- WHAT THE TASK REQUIRES
Every line of the data should be written out exactly, with the pictures left out.

------------------------

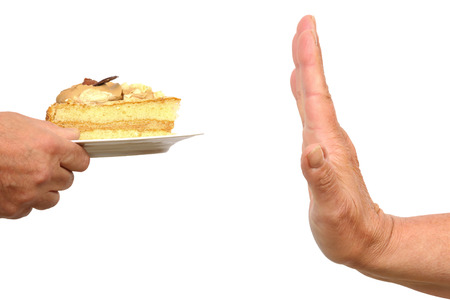 reject: Hand gesturing no to a piece of cake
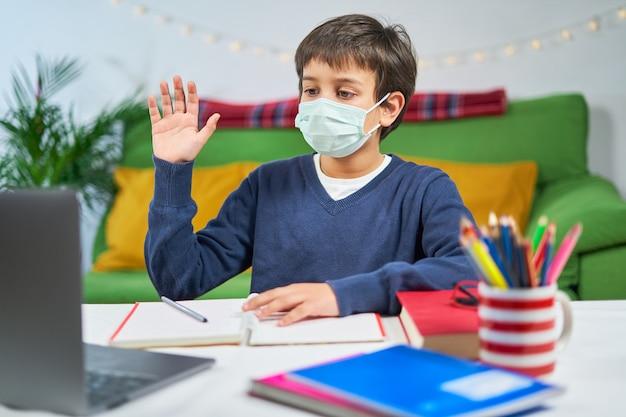 Мальчик в маске проводит видеоконференцию на ноутбуке с учителем из дома, в наушниках и машет рукой на экране, свободное место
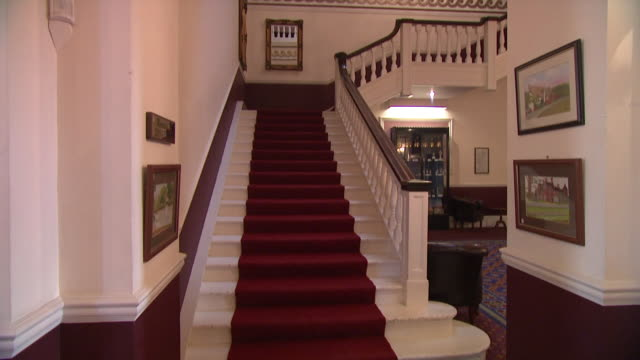 Grand staircase, red carpet and white banister, Norfolk, England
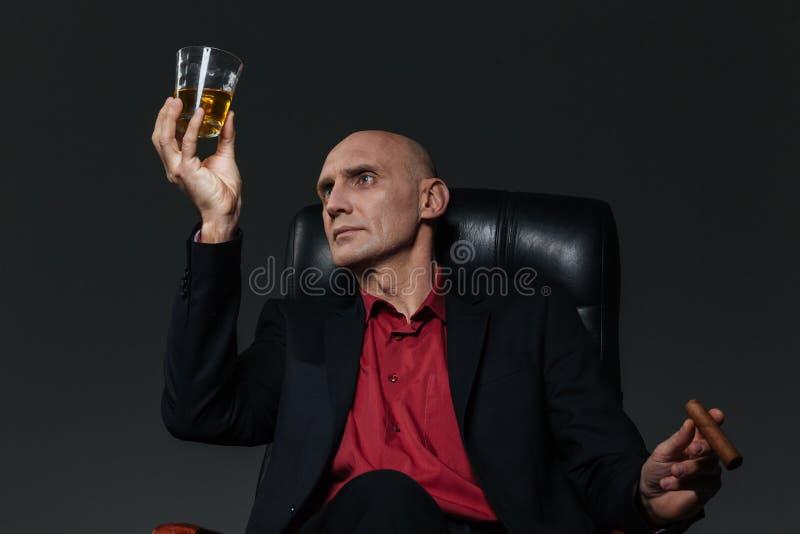 Uomo d'affari con vetro di whiskey e del sigaro che si siedono nella sedia immagini stock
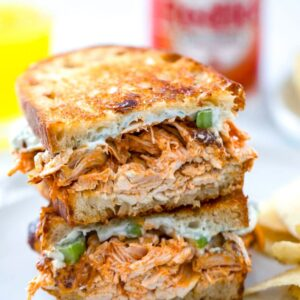 Buffalo Chicken Grilled Cheese -- Two of life's most delicious foods are combined into one perfect sandwich with this Buffalo Chicken Grilled Cheese. With a creamy blue cheese spread and plenty of spicy chicken and sharp cheddar cheese, you'll be craving this sandwich for both lunch and dinner | wearenotmartha.com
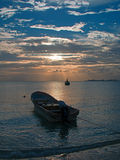 Sunrise View of Mexican Fishing Boat and ponga / skiff in Puerto Juarez Harbor of Cancun Bay Royalty Free Stock Photo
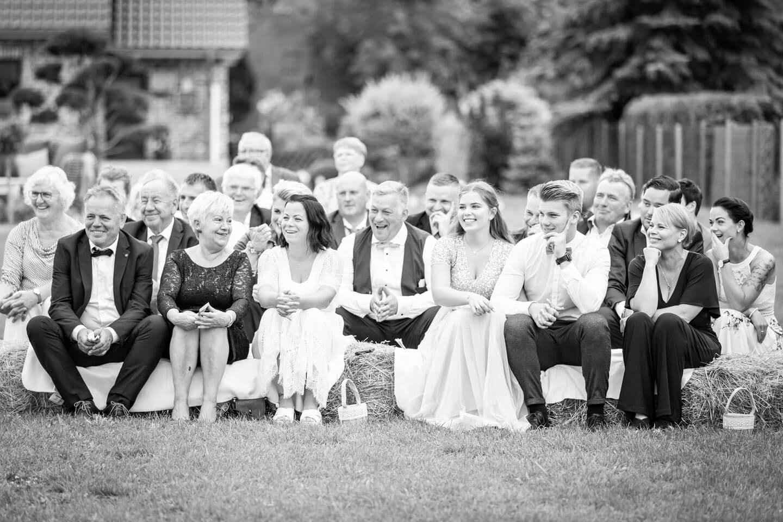 Gäste sitzen bei freier Trauung auf Heuballen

------------------------

- TASK ANSWER
 reject: Hand gesturing no to a piece of cake
 Мальчик в маске проводит видеоконференцию на ноутбуке с учителем из дома, в наушниках и машет рукой на экране, свободное место
 Grand staircase, red carpet and white banister, Norfolk, England
 Uomo d'affari con vetro di whiskey e del sigaro che si siedono nella sedia immagini stock
 Buffalo Chicken Grilled Cheese -- Two of life's most delicious foods are combined into one perfect sandwich with this Buffalo Chicken Grilled Cheese. With a creamy blue cheese spread and plenty of spicy chicken and sharp cheddar cheese, you'll be craving this sandwich for both lunch and dinner | wearenotmartha.com
 Sunrise View of Mexican Fishing Boat and ponga / skiff in Puerto Juarez Harbor of Cancun Bay Royalty Free Stock Photo
 Gäste sitzen bei freier Trauung auf Heuballen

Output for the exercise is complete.